__About this exercise__: The entries below contain pictures. Write out only the lines from the line with "Жесткий диск KingSpec" up to and including the line with "Fermata Energy Announces", exactly, without them.

[Provided entries Boundary: Start]

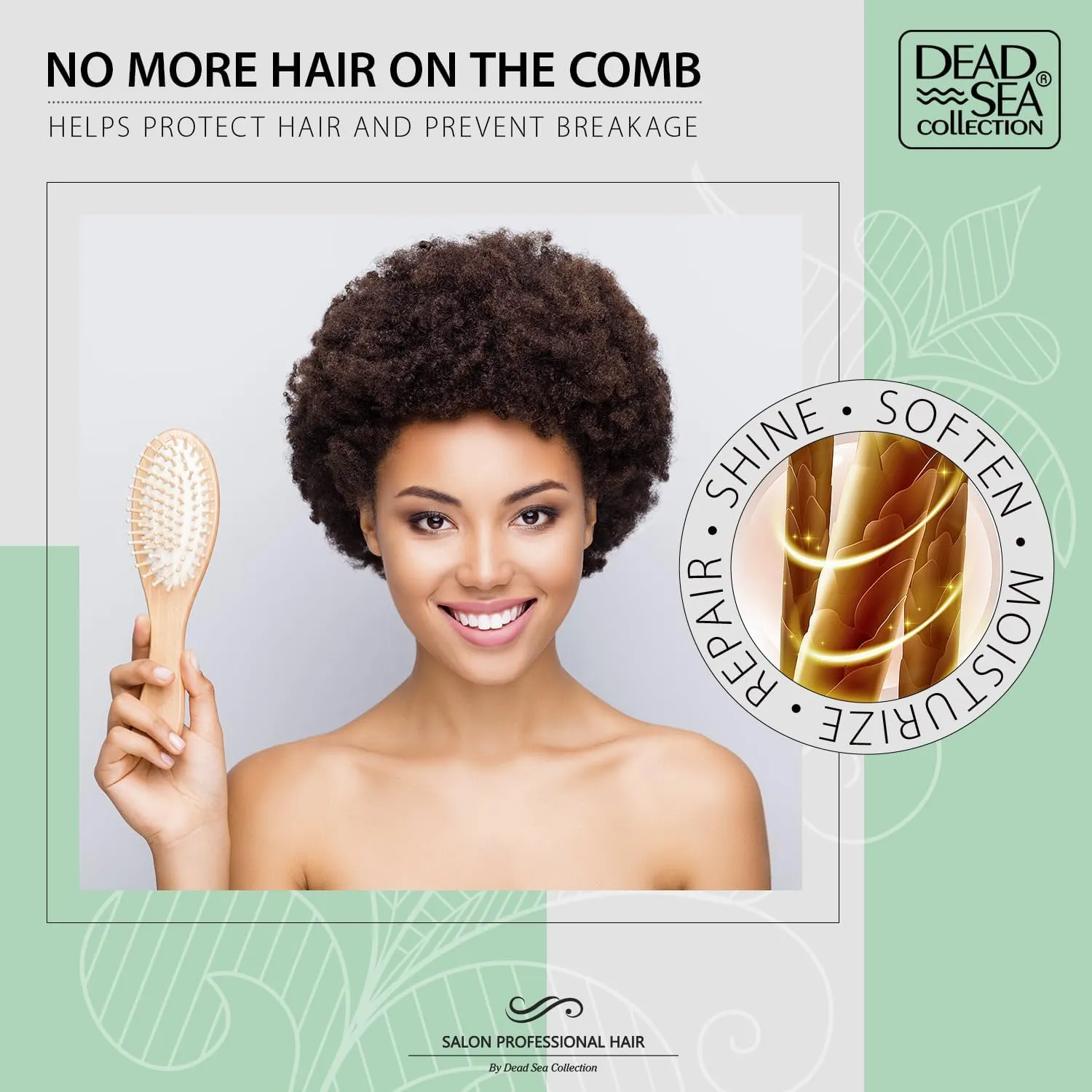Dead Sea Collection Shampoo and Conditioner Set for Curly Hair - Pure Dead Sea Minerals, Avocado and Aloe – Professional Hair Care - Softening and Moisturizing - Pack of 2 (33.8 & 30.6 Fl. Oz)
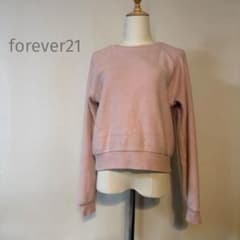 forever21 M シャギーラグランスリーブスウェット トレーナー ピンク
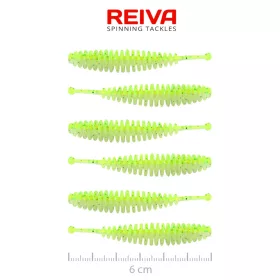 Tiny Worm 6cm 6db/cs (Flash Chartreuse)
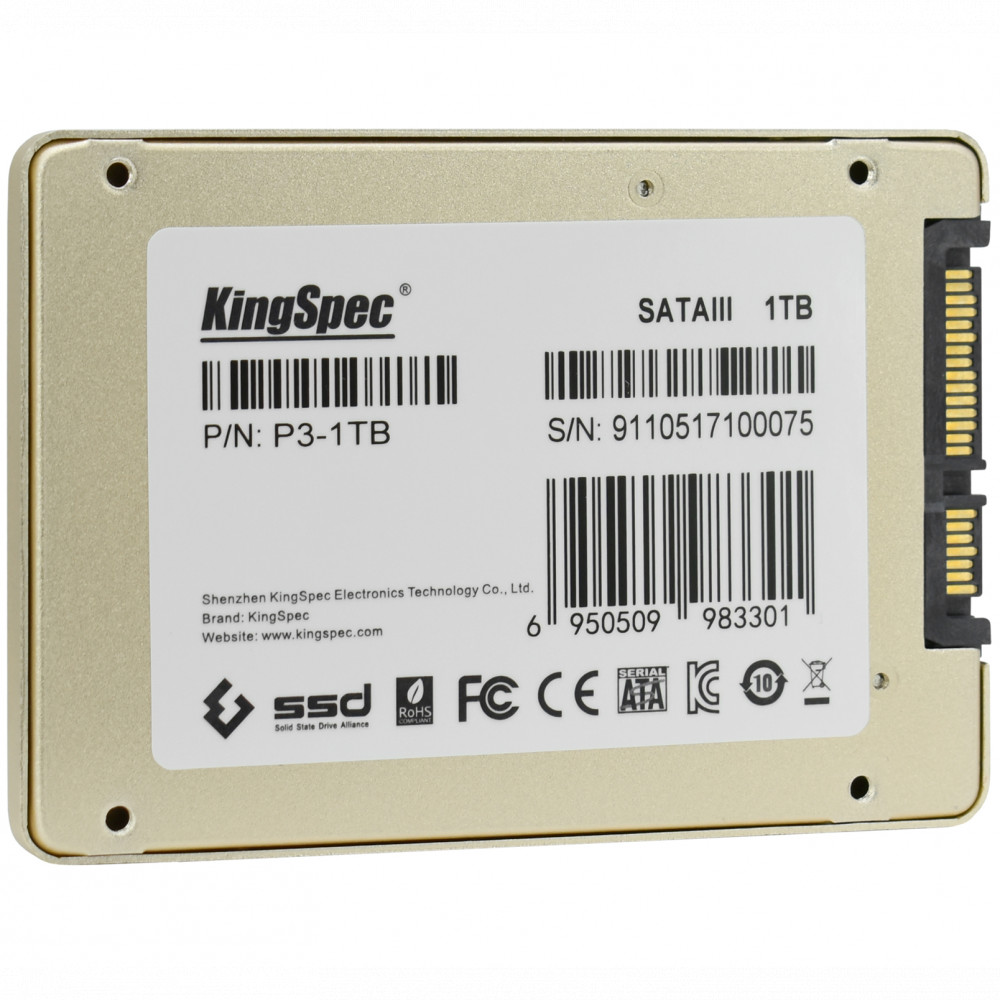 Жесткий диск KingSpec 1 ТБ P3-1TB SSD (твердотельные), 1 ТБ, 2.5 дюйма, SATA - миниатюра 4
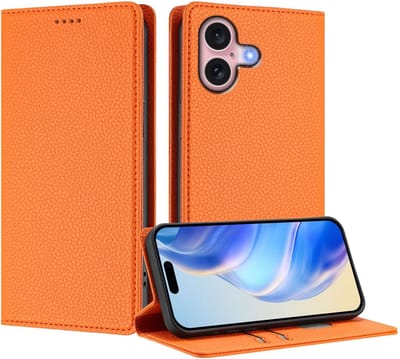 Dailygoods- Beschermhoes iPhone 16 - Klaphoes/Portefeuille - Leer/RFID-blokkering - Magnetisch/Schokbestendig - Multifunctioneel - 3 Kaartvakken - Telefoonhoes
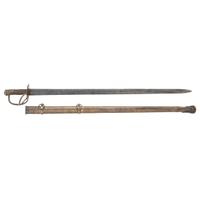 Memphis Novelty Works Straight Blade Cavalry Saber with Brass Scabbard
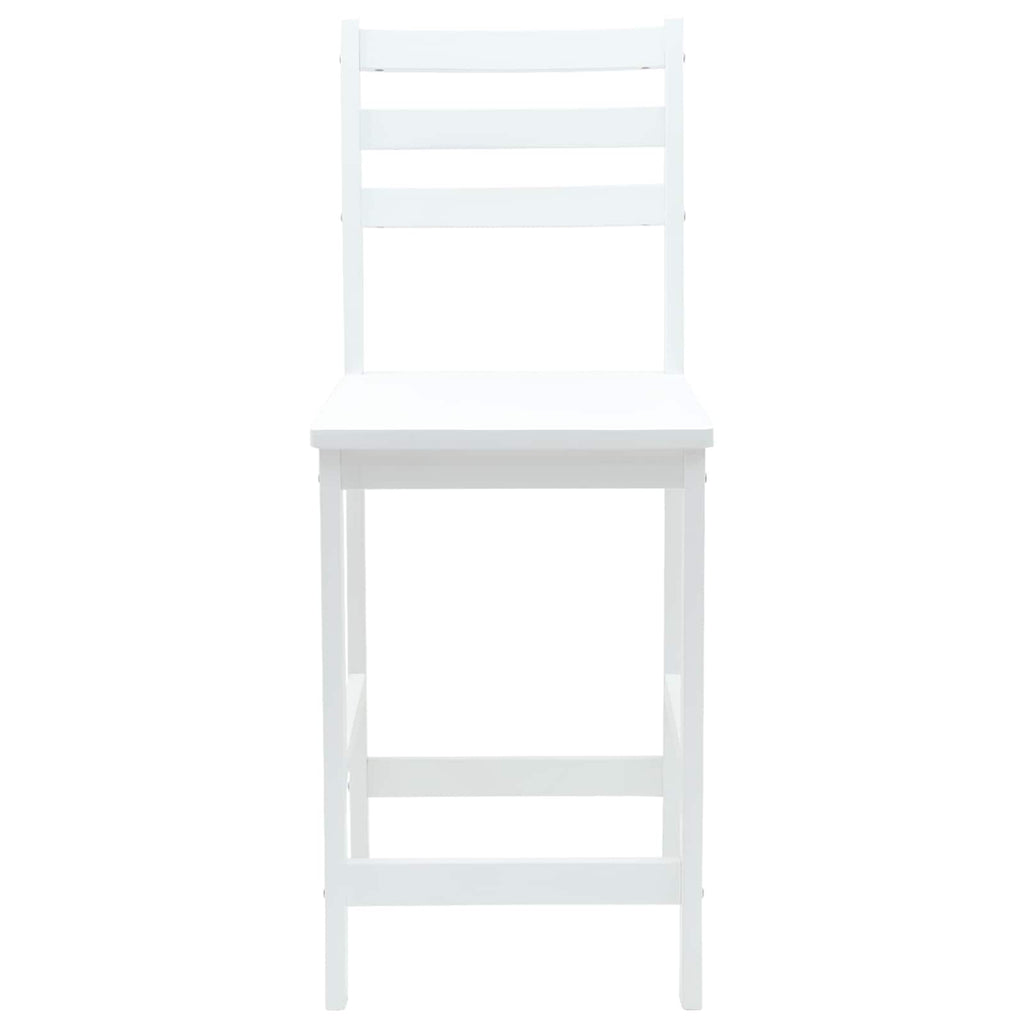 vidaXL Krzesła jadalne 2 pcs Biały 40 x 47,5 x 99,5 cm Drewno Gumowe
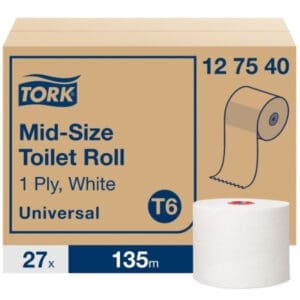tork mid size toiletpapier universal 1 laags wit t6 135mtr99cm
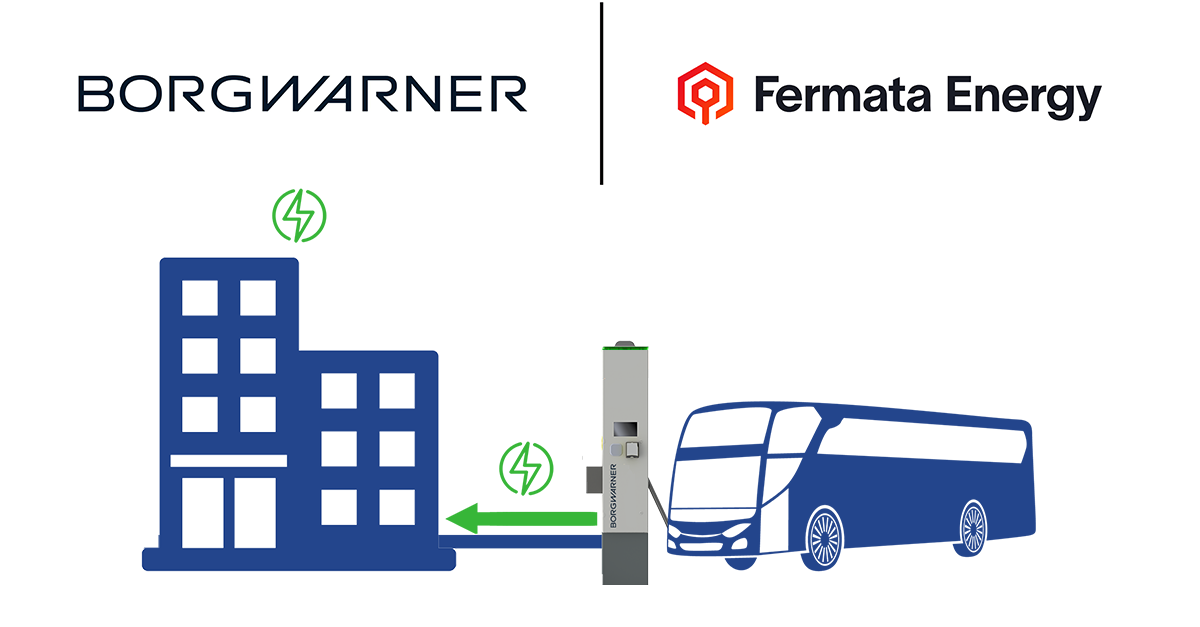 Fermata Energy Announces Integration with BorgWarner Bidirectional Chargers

[Provided entries Boundary: End]
[Provided entries Boundary: Start]

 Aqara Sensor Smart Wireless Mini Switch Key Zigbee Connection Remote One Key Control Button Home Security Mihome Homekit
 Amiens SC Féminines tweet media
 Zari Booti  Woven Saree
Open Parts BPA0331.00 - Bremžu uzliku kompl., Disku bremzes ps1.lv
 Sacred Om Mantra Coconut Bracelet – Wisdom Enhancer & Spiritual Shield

[Provided entries Boundary: End]

__Response to the task__:
 Жесткий диск KingSpec 1 ТБ P3-1TB SSD (твердотельные), 1 ТБ, 2.5 дюйма, SATA - миниатюра 4
 Dailygoods- Beschermhoes iPhone 16 - Klaphoes/Portefeuille - Leer/RFID-blokkering - Magnetisch/Schokbestendig - Multifunctioneel - 3 Kaartvakken - Telefoonhoes
 Memphis Novelty Works Straight Blade Cavalry Saber with Brass Scabbard
 vidaXL Krzesła jadalne 2 pcs Biały 40 x 47,5 x 99,5 cm Drewno Gumowe
tork mid size toiletpapier universal 1 laags wit t6 135mtr99cm
 Fermata Energy Announces Integration with BorgWarner Bidirectional Chargers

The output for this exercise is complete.